- REQUIREMENTS -
Rewrite all the items below, changing "green plant" to "potted plant" wherever it appears and leaving everything else as it is.

- RECORDS TO PROCESS -
##############################

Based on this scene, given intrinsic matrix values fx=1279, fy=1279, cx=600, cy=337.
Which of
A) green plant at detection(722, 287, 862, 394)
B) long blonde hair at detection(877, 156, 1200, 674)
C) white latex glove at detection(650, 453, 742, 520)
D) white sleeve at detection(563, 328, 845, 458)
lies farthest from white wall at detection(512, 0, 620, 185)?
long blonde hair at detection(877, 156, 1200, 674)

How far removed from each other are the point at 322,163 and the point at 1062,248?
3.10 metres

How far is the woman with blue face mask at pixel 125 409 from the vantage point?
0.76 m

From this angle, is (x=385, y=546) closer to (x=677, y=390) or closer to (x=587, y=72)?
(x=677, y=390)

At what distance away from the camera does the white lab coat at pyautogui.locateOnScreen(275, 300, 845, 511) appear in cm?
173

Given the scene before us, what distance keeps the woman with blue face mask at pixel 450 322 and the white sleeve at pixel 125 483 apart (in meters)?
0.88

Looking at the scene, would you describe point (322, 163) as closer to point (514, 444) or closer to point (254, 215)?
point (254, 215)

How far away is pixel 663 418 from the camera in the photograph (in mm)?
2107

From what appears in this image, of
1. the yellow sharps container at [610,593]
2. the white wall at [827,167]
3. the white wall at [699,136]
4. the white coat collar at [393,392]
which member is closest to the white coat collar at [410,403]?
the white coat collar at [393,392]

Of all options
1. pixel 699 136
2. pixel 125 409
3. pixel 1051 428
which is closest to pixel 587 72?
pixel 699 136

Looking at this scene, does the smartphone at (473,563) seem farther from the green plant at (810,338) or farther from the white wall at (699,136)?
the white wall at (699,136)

##############################

- REPLY -
Based on this scene, given intrinsic matrix values fx=1279, fy=1279, cx=600, cy=337.
Which of
A) potted plant at detection(722, 287, 862, 394)
B) long blonde hair at detection(877, 156, 1200, 674)
C) white latex glove at detection(650, 453, 742, 520)
D) white sleeve at detection(563, 328, 845, 458)
lies farthest from white wall at detection(512, 0, 620, 185)?
long blonde hair at detection(877, 156, 1200, 674)

How far removed from each other are the point at 322,163 and the point at 1062,248?
3.10 metres

How far is the woman with blue face mask at pixel 125 409 from the vantage point?
0.76 m

From this angle, is (x=385, y=546) closer to (x=677, y=390) or closer to (x=587, y=72)?
(x=677, y=390)

At what distance away from the camera does the white lab coat at pyautogui.locateOnScreen(275, 300, 845, 511) appear in cm?
173

Given the scene before us, what distance keeps the woman with blue face mask at pixel 450 322 and the white sleeve at pixel 125 483 apart (in meters)?
0.88

Looking at the scene, would you describe point (322, 163) as closer to point (514, 444) or closer to point (254, 215)?
point (254, 215)

How far away is pixel 663 418 from the camera in the photograph (in mm)?
2107

From what appears in this image, of
1. the yellow sharps container at [610,593]
2. the white wall at [827,167]
3. the white wall at [699,136]
4. the white coat collar at [393,392]
which member is closest to the white coat collar at [410,403]?
the white coat collar at [393,392]

Of all options
1. pixel 699 136
2. pixel 125 409
3. pixel 1051 428
which is closest to pixel 587 72?
pixel 699 136

Looking at this scene, does the smartphone at (473,563) seem farther from the potted plant at (810,338) or farther from the white wall at (699,136)?
the white wall at (699,136)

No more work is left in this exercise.